↓
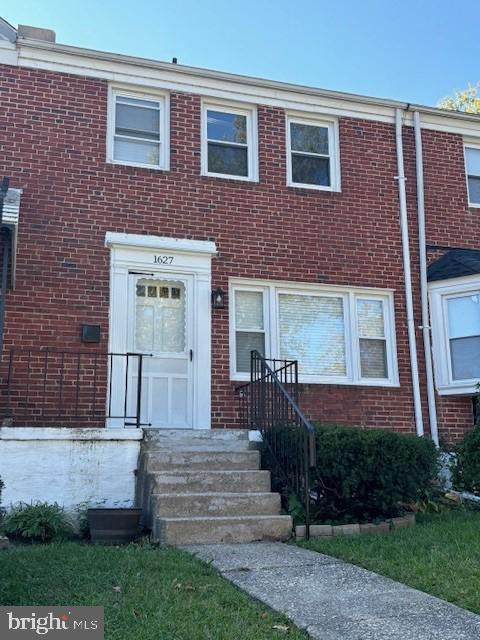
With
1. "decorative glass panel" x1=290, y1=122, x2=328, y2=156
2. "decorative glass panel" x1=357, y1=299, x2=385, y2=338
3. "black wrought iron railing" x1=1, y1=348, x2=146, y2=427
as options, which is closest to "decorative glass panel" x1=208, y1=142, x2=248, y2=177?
"decorative glass panel" x1=290, y1=122, x2=328, y2=156

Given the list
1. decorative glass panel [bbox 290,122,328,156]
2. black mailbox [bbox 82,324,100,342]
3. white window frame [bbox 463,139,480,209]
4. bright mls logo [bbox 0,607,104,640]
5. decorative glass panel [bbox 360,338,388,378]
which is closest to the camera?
bright mls logo [bbox 0,607,104,640]

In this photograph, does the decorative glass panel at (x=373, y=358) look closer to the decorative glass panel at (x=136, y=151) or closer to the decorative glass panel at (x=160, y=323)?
the decorative glass panel at (x=160, y=323)

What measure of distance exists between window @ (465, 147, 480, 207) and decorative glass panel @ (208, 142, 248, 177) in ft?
12.8

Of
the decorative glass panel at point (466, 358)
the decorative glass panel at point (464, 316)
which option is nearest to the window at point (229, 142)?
the decorative glass panel at point (464, 316)

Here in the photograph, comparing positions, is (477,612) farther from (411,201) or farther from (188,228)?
(411,201)

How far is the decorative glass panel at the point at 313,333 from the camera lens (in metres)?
10.3

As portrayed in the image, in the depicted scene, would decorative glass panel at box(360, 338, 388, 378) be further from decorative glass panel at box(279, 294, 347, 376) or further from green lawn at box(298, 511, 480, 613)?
green lawn at box(298, 511, 480, 613)

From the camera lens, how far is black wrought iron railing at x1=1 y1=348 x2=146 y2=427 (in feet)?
28.7

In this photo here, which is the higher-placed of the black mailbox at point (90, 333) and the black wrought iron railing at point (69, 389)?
the black mailbox at point (90, 333)

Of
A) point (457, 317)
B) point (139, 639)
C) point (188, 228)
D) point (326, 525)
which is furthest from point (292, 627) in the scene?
point (457, 317)

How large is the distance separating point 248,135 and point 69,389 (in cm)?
478

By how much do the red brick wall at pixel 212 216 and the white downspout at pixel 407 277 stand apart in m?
0.10

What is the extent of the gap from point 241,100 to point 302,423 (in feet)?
18.8

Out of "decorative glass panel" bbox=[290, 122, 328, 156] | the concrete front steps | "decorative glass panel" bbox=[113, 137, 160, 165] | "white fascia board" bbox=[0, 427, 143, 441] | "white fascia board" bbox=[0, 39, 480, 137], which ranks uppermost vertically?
"white fascia board" bbox=[0, 39, 480, 137]
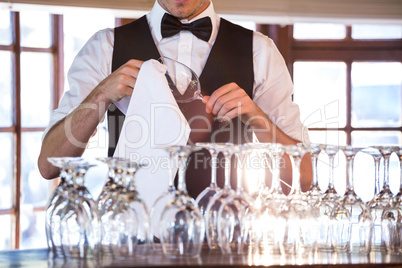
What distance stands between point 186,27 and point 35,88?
1.65m

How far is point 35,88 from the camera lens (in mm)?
3662

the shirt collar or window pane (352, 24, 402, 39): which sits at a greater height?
window pane (352, 24, 402, 39)

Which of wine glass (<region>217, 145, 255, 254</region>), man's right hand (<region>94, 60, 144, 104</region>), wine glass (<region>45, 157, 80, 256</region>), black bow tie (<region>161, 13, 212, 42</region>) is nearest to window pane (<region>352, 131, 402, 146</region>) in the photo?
black bow tie (<region>161, 13, 212, 42</region>)

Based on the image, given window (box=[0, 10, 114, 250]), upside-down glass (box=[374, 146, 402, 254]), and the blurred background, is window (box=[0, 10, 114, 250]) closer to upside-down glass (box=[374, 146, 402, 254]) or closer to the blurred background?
the blurred background

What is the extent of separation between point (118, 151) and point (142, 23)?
0.77m

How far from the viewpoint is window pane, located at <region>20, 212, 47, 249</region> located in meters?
3.68

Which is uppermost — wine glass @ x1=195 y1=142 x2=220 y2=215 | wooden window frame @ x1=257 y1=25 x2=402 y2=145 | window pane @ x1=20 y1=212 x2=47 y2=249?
wooden window frame @ x1=257 y1=25 x2=402 y2=145

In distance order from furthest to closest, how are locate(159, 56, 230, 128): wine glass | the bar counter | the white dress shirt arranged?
the white dress shirt → locate(159, 56, 230, 128): wine glass → the bar counter

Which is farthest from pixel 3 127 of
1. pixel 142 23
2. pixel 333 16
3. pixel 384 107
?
pixel 384 107

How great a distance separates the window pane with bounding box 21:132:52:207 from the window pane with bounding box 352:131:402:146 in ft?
6.67

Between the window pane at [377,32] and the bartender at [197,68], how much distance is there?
175cm

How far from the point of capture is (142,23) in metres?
Result: 2.36

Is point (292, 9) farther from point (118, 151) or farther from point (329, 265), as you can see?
point (329, 265)

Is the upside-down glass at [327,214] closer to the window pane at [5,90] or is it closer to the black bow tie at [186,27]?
the black bow tie at [186,27]
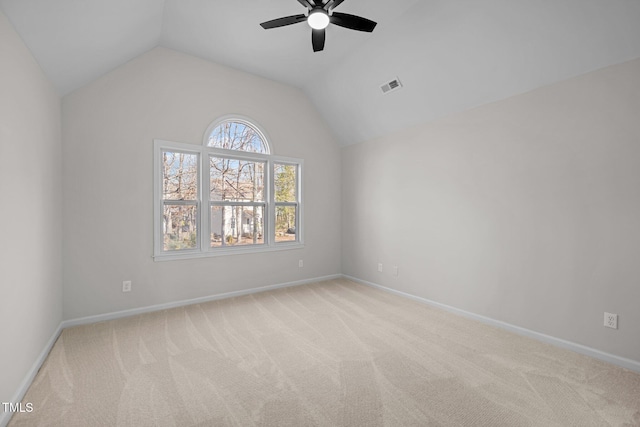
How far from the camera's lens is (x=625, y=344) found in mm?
2385

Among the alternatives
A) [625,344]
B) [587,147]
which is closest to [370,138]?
[587,147]

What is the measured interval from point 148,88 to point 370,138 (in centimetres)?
318

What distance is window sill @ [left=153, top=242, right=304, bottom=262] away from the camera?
3.70m

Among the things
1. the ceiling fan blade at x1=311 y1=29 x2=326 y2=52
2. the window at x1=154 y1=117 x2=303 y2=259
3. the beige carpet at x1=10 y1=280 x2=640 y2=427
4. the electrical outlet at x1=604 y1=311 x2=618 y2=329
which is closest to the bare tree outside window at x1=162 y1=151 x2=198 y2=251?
the window at x1=154 y1=117 x2=303 y2=259

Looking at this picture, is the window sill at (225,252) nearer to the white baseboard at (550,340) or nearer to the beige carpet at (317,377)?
the beige carpet at (317,377)

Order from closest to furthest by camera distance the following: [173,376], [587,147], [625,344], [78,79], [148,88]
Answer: [173,376] < [625,344] < [587,147] < [78,79] < [148,88]

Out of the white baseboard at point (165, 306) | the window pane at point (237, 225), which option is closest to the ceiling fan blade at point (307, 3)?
the window pane at point (237, 225)

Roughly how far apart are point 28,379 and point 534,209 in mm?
4495

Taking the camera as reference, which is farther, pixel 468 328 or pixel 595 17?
pixel 468 328

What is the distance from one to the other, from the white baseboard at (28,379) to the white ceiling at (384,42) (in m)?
2.40

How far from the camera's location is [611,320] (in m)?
2.46

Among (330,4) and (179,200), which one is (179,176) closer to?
(179,200)

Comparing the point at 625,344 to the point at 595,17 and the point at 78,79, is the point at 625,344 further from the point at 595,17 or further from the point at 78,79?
the point at 78,79

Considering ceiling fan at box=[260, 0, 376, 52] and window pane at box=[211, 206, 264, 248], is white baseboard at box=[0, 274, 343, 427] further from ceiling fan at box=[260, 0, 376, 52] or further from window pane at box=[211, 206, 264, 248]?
ceiling fan at box=[260, 0, 376, 52]
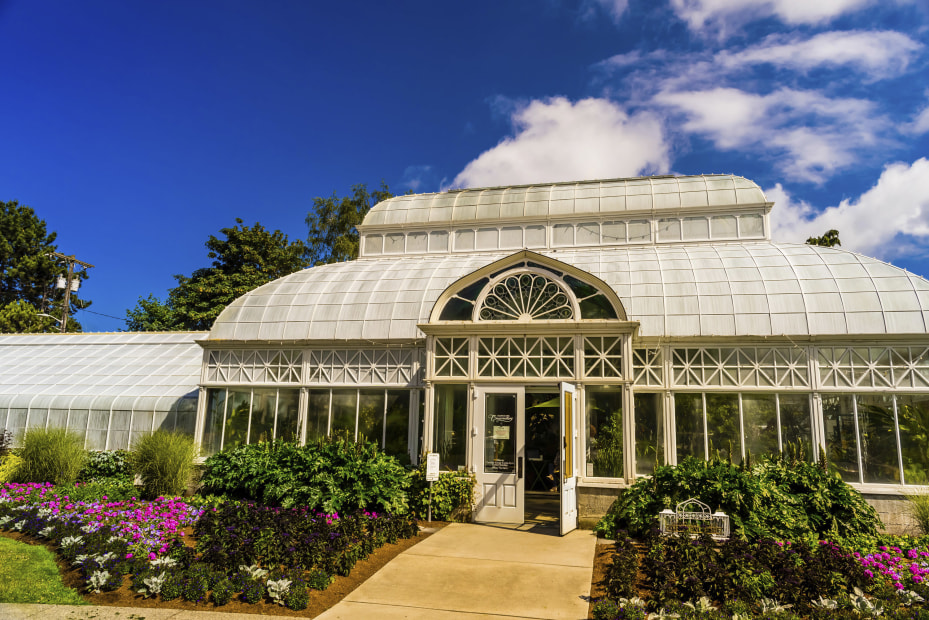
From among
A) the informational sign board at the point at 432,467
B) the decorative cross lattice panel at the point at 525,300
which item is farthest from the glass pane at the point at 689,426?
the informational sign board at the point at 432,467

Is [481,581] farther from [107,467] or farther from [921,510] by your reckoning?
[107,467]

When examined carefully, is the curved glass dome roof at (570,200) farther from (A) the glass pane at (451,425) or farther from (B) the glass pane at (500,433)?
(B) the glass pane at (500,433)

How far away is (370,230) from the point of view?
71.8 feet

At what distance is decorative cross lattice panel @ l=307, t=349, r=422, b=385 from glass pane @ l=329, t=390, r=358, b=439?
0.32 m

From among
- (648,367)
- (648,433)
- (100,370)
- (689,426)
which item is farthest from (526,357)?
(100,370)

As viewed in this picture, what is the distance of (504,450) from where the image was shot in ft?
43.3

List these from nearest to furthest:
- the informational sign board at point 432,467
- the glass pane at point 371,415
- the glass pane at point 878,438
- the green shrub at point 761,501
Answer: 1. the green shrub at point 761,501
2. the informational sign board at point 432,467
3. the glass pane at point 878,438
4. the glass pane at point 371,415

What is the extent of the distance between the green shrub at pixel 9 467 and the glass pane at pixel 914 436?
838 inches

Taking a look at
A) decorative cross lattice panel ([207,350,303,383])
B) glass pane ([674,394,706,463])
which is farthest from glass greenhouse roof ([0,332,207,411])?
glass pane ([674,394,706,463])

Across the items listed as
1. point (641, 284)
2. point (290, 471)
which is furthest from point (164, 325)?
point (641, 284)

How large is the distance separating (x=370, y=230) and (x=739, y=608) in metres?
17.7

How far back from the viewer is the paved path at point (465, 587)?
7.35m

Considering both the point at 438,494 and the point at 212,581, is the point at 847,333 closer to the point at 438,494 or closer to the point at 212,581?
the point at 438,494

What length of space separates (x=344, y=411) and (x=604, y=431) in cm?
682
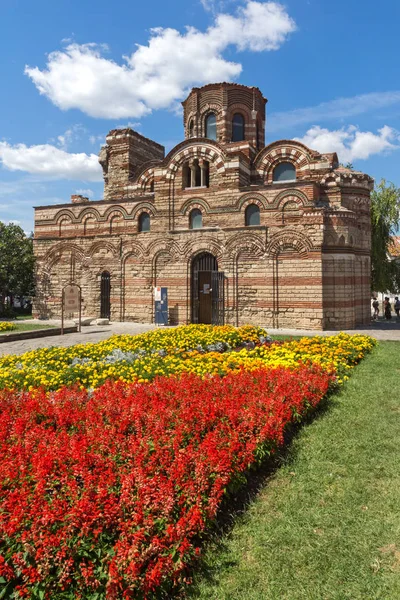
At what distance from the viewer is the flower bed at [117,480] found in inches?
103

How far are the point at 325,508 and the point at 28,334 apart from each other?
13.9 metres

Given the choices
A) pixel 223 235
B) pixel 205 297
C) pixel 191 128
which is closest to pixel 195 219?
pixel 223 235

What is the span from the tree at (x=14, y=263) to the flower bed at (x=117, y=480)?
2666cm

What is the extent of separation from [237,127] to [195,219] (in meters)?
8.04

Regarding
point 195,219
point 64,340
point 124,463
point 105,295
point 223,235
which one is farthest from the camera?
point 105,295

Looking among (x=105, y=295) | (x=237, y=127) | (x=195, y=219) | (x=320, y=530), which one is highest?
(x=237, y=127)

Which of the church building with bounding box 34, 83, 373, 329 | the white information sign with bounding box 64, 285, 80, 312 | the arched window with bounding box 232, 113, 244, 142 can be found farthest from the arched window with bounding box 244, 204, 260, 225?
the white information sign with bounding box 64, 285, 80, 312

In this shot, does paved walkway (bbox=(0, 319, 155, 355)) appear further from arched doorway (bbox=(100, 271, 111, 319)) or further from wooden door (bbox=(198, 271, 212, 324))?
arched doorway (bbox=(100, 271, 111, 319))

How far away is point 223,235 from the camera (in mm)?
18953

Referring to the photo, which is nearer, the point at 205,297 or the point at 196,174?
the point at 205,297

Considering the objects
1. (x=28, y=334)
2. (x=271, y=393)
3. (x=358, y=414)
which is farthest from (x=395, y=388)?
(x=28, y=334)

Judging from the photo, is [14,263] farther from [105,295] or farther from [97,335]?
[97,335]

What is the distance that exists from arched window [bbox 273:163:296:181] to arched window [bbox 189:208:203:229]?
4.52 m

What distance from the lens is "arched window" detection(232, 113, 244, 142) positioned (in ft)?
79.4
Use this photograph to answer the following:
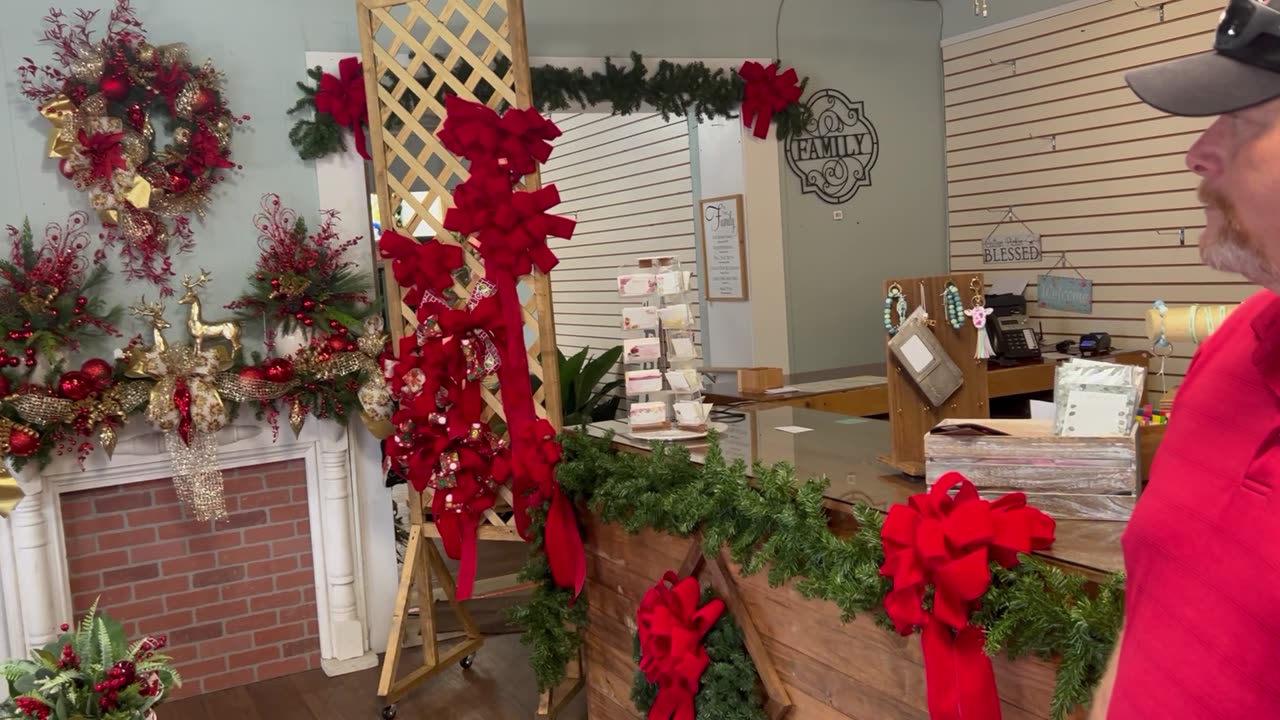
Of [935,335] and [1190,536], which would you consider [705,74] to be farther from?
[1190,536]

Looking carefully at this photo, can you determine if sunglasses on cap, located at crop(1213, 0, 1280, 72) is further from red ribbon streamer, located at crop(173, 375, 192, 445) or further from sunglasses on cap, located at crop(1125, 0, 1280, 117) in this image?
red ribbon streamer, located at crop(173, 375, 192, 445)

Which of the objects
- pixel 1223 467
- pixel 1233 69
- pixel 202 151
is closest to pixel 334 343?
pixel 202 151

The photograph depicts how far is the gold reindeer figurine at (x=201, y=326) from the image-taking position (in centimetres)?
396

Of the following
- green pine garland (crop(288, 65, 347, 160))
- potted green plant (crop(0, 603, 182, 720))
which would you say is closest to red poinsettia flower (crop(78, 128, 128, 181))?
green pine garland (crop(288, 65, 347, 160))

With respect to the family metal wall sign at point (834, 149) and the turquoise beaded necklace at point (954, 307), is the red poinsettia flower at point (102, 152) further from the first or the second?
the family metal wall sign at point (834, 149)

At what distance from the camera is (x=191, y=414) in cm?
388

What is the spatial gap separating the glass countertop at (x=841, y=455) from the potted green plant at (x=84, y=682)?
1392mm

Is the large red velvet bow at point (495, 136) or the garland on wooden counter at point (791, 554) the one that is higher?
the large red velvet bow at point (495, 136)

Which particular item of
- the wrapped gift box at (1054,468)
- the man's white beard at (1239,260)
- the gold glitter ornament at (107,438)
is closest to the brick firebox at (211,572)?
the gold glitter ornament at (107,438)

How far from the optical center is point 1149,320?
79.0 inches

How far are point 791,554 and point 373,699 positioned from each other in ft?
7.79

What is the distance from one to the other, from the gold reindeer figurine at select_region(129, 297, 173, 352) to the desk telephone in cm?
349

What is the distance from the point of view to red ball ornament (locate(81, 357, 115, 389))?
12.3 feet

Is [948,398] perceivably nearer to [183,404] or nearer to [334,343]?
↑
## GOAL
Starting at the line that contains "Use this photograph", write out every line through the final line of the entries, word for word; skip any pictures.

## SOLUTION TO THIS TASK
Use this photograph to answer the following:
Of [935,335] and [1190,536], which would you consider [705,74] to be farther from?
[1190,536]

Looking carefully at this photo, can you determine if sunglasses on cap, located at crop(1213, 0, 1280, 72) is further from red ribbon streamer, located at crop(173, 375, 192, 445) or further from sunglasses on cap, located at crop(1125, 0, 1280, 117) in this image?
red ribbon streamer, located at crop(173, 375, 192, 445)

Which of the objects
- pixel 1223 467
- pixel 1233 69
- pixel 202 151
is closest to pixel 334 343?
pixel 202 151

The photograph depicts how far is the gold reindeer figurine at (x=201, y=326) from the image-taking position (in centimetres)?
396

Of the following
- green pine garland (crop(288, 65, 347, 160))
- potted green plant (crop(0, 603, 182, 720))
which would you say is closest to red poinsettia flower (crop(78, 128, 128, 181))?
green pine garland (crop(288, 65, 347, 160))

With respect to the family metal wall sign at point (834, 149) and the turquoise beaded necklace at point (954, 307), is the red poinsettia flower at point (102, 152) further from the first or the second?
the family metal wall sign at point (834, 149)

At what distance from the camera is (x=191, y=414) in cm?
388

What is the spatial gap separating the glass countertop at (x=841, y=455) from the potted green plant at (x=84, y=682)?
1392mm

Is the large red velvet bow at point (495, 136) or the garland on wooden counter at point (791, 554) the one that is higher?
the large red velvet bow at point (495, 136)

Which particular item of
- the wrapped gift box at (1054,468)
- the man's white beard at (1239,260)
- the gold glitter ornament at (107,438)
is closest to the brick firebox at (211,572)?
the gold glitter ornament at (107,438)

How far from the optical center is point 1149,320?
79.0 inches

How far are point 791,554 and point 373,699 positioned from each other in ft?
7.79

What is the distance from one to the other, from the gold reindeer figurine at select_region(129, 297, 173, 352) to the desk telephone in cm?
349

What is the distance from the point of view to red ball ornament (locate(81, 357, 115, 389))?
12.3 feet

Is [948,398] perceivably nearer to [183,404] or nearer to [334,343]?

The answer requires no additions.